Full Seven Round Mock Draft
Obviously, this entire projection gets blown up if the Raiders make one or two trades. Either way, my only intent was to make the Raiders better with every pick. They still need a lot of talent upgrades so finding players who can push for starting jobs sooner than later ensures they pack out their new home stadium.
Round One (12): WR CeeDee Lamb, Oklahoma
Whether the Raiders take their QB of the future today or next year, they need to find him a pass catcher. Las Vegas lucked out and found one of the best receivers in the Draft available at 13. This pick gets harder if a top corner is available too.
Either way, you could make a case for Lamb as the most physical receiver in this class. His YAC potential is through the roof. It doesn’t hurt that he comes from one of the top programs in the nation last year too.
Round One (19): LB Patrick Queen, LSU
Again, the Raiders proved last year they will poach the best teams in College as an effort to build a winning culture. This time they grab a defensive playmaker to compliment what they did in free agency by signing two marquee free agents for the other starting roles.
Queen would play weakside backer for the Raiders. Although they signed two coverage backers this offseason, adding Queen might mean they can finally cover tight ends as well as stuff the run.
Round Three (80): S Kyle Dugger, Lenoir-Rhyne
I know it’s tough to imagine Gruden spending two of his three first picks on defense but the Raiders defense is that bad. Yes, they have Abram coming back and signed Damarious Randall to provide depth at corner and safety with Joyner.
There are questions about his competition level but he showed his athleticism and instincts translate at the Senior Bowl. He can play either safety spot as well as special teams early. Still, Dugger is a developmental player with traits to be a real boom for Vegas as they need playmakers on defense.
Round Three (81): QB Jacob Eason, Washington
Eason is a real wild card in this draft. Nonetheless, the Raiders and Gruden get a quarterback with the size, athleticism and arm strength to play on Sundays. He is a decent enough athlete too.
Of course, Eason comes with questions about his ability to handle pressure. That shouldn’t be anything a quarterback guru like Gruden can’t work with, right? We’ve seen him take gambles on QBs with less obvious skill sets.
Round Three (91): OL Rober Hunt, Louisiana
Hunt was the best guard available at this point. He’s a big physical prospect who can develop under whoever the Raiders start at guard as well as push for time immediately due to his size and athleticism. Either way, this would not be a bad pick at all.
Round Four (121): DB Michael Ojemudia, Iowa
Again, the Raiders need versatile and productive players as they continue trying to make that defense competent. Ojemudia is a solid pick up with 6 interceptions since 2018. He still needs to refine his technique and instincts but he offers top end traits that make him worth this selection.
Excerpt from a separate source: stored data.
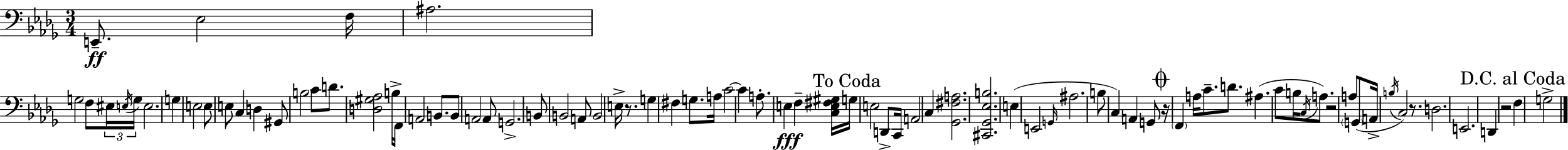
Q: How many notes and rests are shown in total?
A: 84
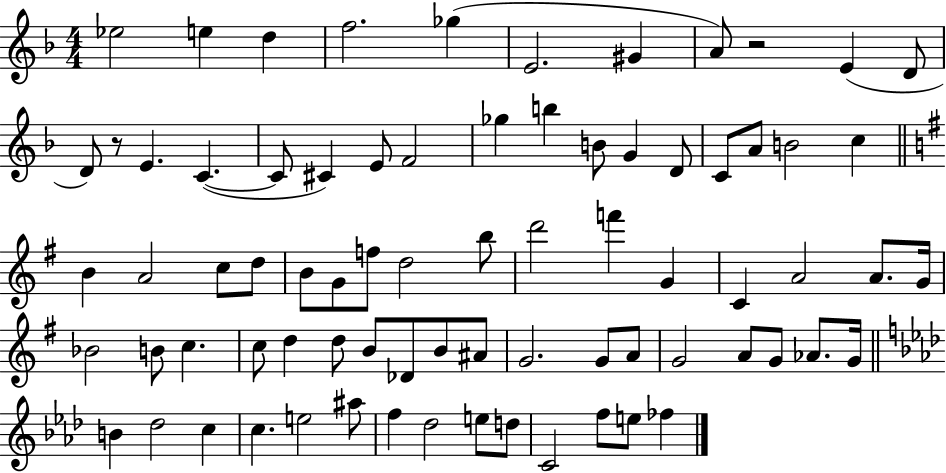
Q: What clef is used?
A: treble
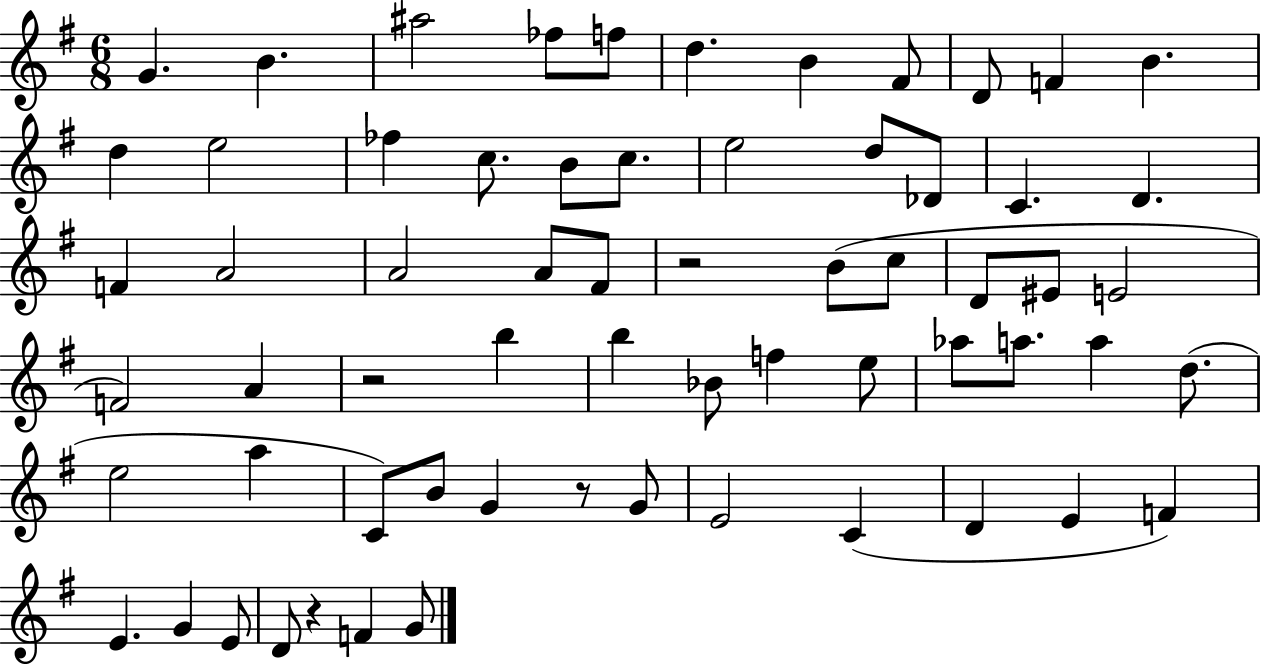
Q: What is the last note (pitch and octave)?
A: G4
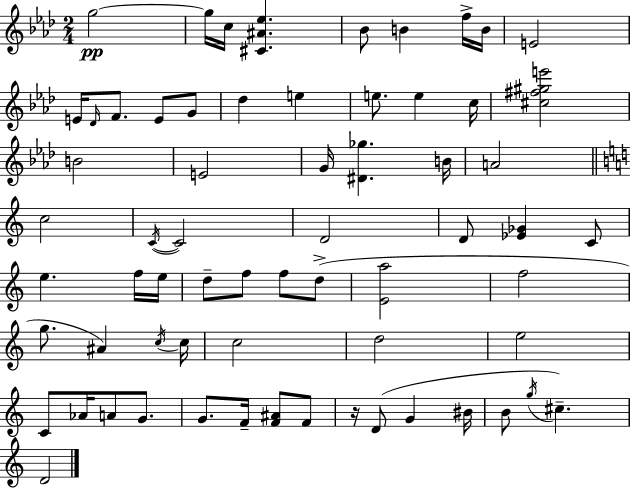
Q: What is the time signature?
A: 2/4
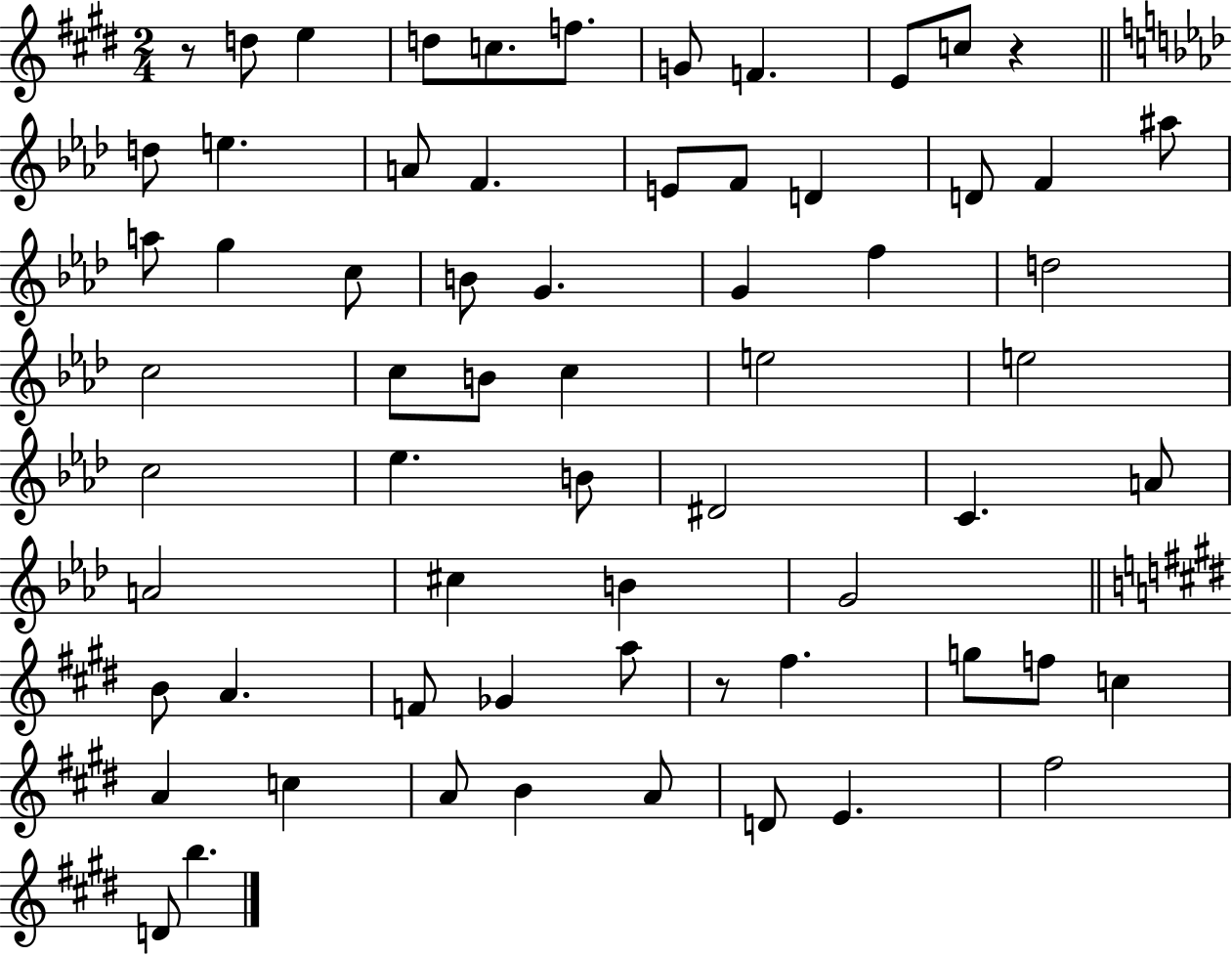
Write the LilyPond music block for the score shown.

{
  \clef treble
  \numericTimeSignature
  \time 2/4
  \key e \major
  r8 d''8 e''4 | d''8 c''8. f''8. | g'8 f'4. | e'8 c''8 r4 | \break \bar "||" \break \key aes \major d''8 e''4. | a'8 f'4. | e'8 f'8 d'4 | d'8 f'4 ais''8 | \break a''8 g''4 c''8 | b'8 g'4. | g'4 f''4 | d''2 | \break c''2 | c''8 b'8 c''4 | e''2 | e''2 | \break c''2 | ees''4. b'8 | dis'2 | c'4. a'8 | \break a'2 | cis''4 b'4 | g'2 | \bar "||" \break \key e \major b'8 a'4. | f'8 ges'4 a''8 | r8 fis''4. | g''8 f''8 c''4 | \break a'4 c''4 | a'8 b'4 a'8 | d'8 e'4. | fis''2 | \break d'8 b''4. | \bar "|."
}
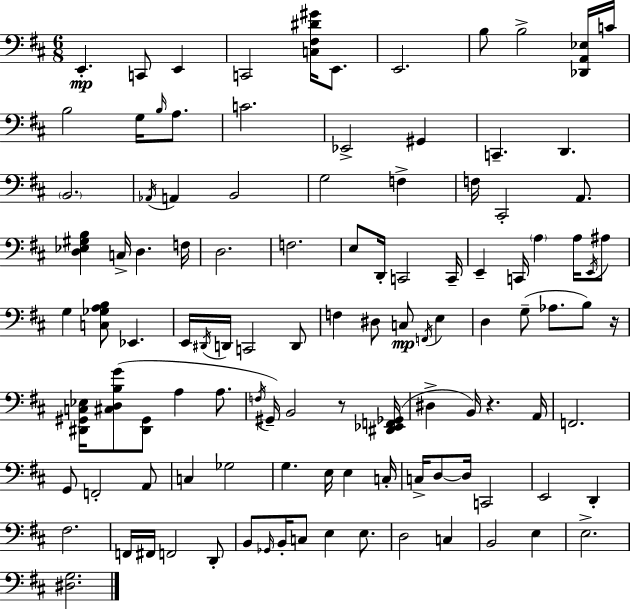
E2/q. C2/e E2/q C2/h [C3,F#3,D#4,G#4]/s E2/e. E2/h. B3/e B3/h [Db2,A2,Eb3]/s C4/s B3/h G3/s B3/s A3/e. C4/h. Eb2/h G#2/q C2/q. D2/q. B2/h. Ab2/s A2/q B2/h G3/h F3/q F3/s C#2/h A2/e. [D3,Eb3,G#3,B3]/q C3/s D3/q. F3/s D3/h. F3/h. E3/e D2/s C2/h C2/s E2/q C2/s A3/q A3/s E2/s A#3/e G3/q [C3,Gb3,A3,B3]/e Eb2/q. E2/s D#2/s D2/s C2/h D2/e F3/q D#3/e C3/e F2/s E3/q D3/q G3/e Ab3/e. B3/e R/s [D#2,G#2,C3,Eb3]/s [C#3,D3,B3,G4]/e [D#2,G#2]/e A3/q A3/e. F3/s G#2/s B2/h R/e [D#2,Eb2,F2,Gb2]/s D#3/q B2/s R/q. A2/s F2/h. G2/e F2/h A2/e C3/q Gb3/h G3/q. E3/s E3/q C3/s C3/s D3/e D3/s C2/h E2/h D2/q F#3/h. F2/s F#2/s F2/h D2/e B2/e Gb2/s B2/s C3/e E3/q E3/e. D3/h C3/q B2/h E3/q E3/h. [D#3,G3]/h.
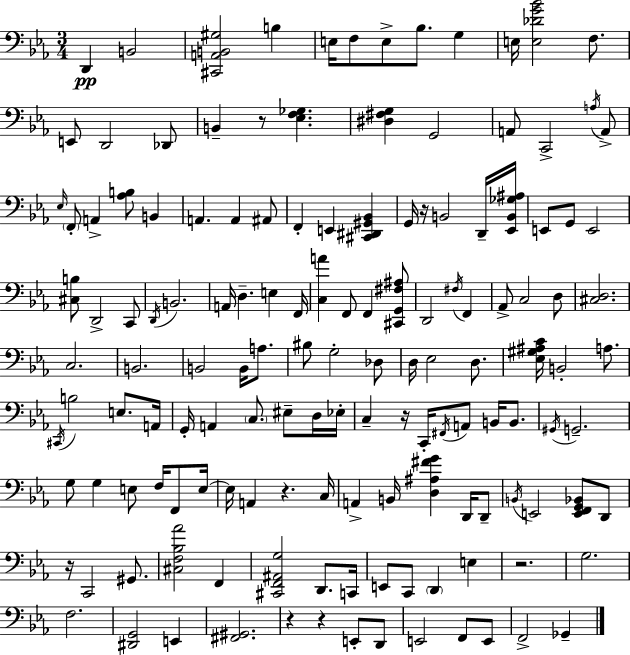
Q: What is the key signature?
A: EES major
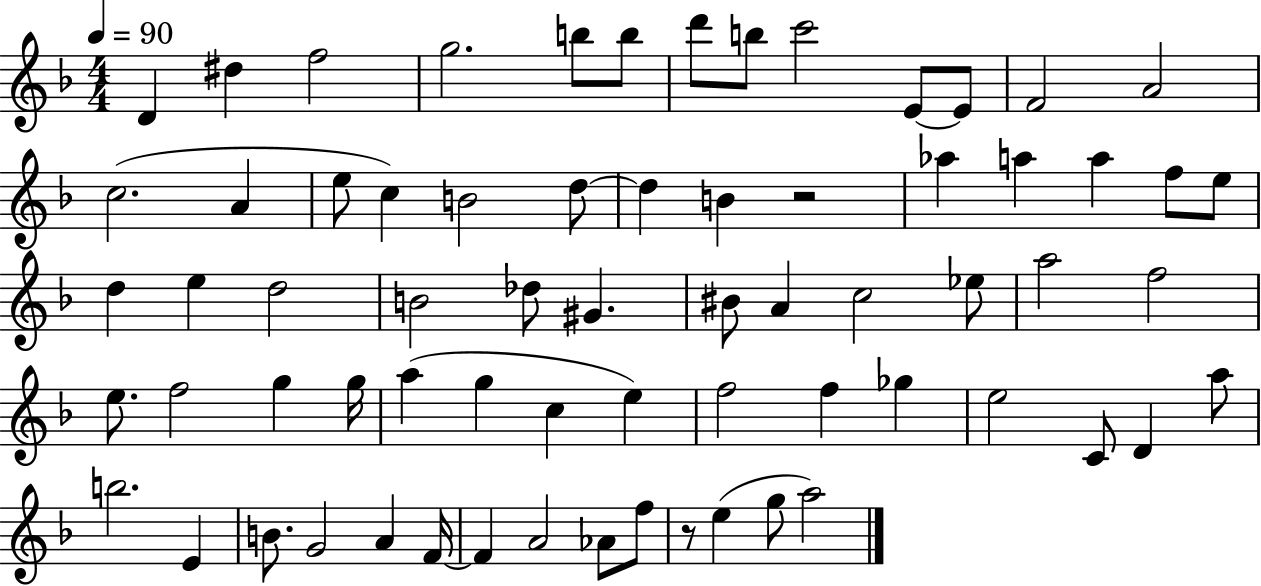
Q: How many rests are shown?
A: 2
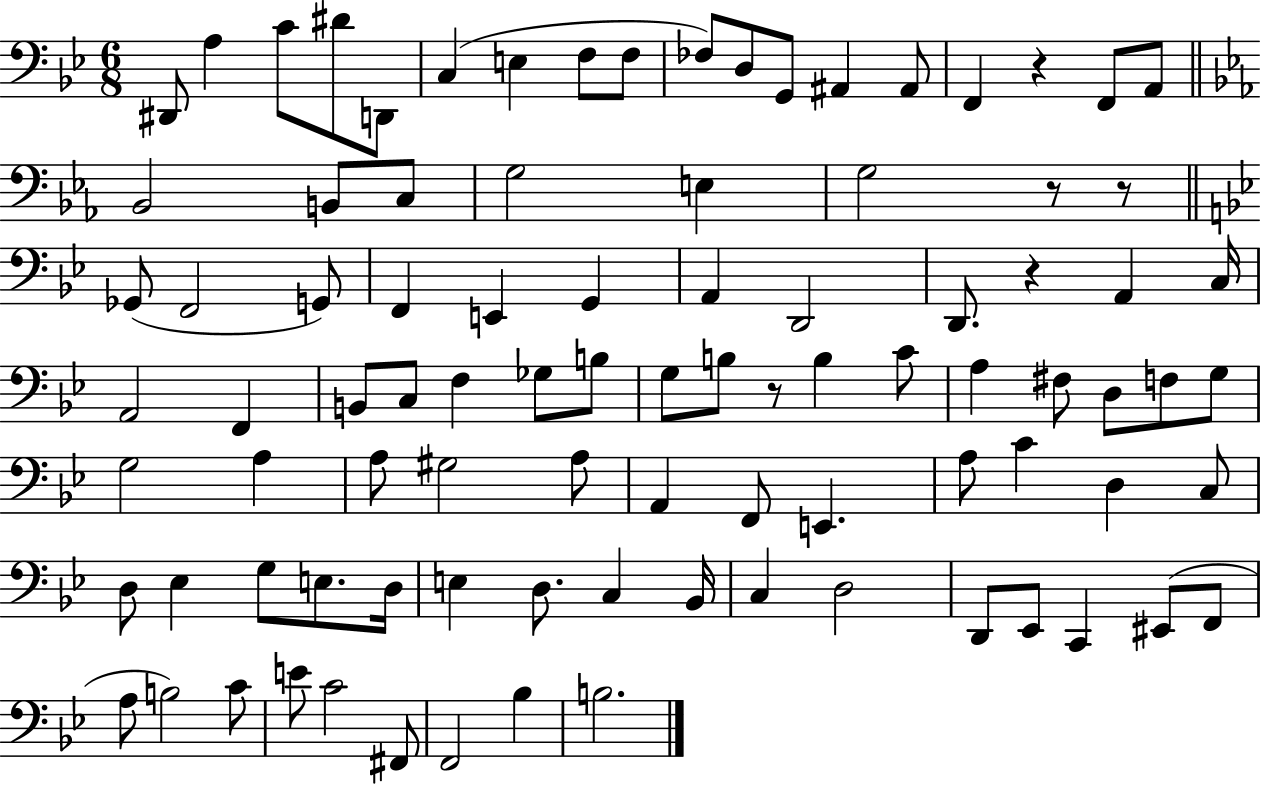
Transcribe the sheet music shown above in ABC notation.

X:1
T:Untitled
M:6/8
L:1/4
K:Bb
^D,,/2 A, C/2 ^D/2 D,,/2 C, E, F,/2 F,/2 _F,/2 D,/2 G,,/2 ^A,, ^A,,/2 F,, z F,,/2 A,,/2 _B,,2 B,,/2 C,/2 G,2 E, G,2 z/2 z/2 _G,,/2 F,,2 G,,/2 F,, E,, G,, A,, D,,2 D,,/2 z A,, C,/4 A,,2 F,, B,,/2 C,/2 F, _G,/2 B,/2 G,/2 B,/2 z/2 B, C/2 A, ^F,/2 D,/2 F,/2 G,/2 G,2 A, A,/2 ^G,2 A,/2 A,, F,,/2 E,, A,/2 C D, C,/2 D,/2 _E, G,/2 E,/2 D,/4 E, D,/2 C, _B,,/4 C, D,2 D,,/2 _E,,/2 C,, ^E,,/2 F,,/2 A,/2 B,2 C/2 E/2 C2 ^F,,/2 F,,2 _B, B,2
Round Five (160): RB Darrynton Evans, App St.
Finally, running back is a real wild card in this draft. The corps is deep but how they rank and where the position overall ranks in the NFL depends on who you ask. Either way, Evans was highly productive at Appalachian State. He has the size and speed to play all three downs but projects as a change of pace and outside runner initially. That might seem redundant with the what the Raiders already have at the position but Evans would be a nice in-between for Jacobs and Richard. You can also never have enough running backs, especially with Jacobs battling shoulder injuries at the end of the last season.
Ultimately, everything is on the board for today’s NFL Draft. It will be memorable because it is the first remote draft and the first time the Vegas Raiders are officially on the clock. However, it should also go down in history as the draft that finally made the Raiders a contender. Right?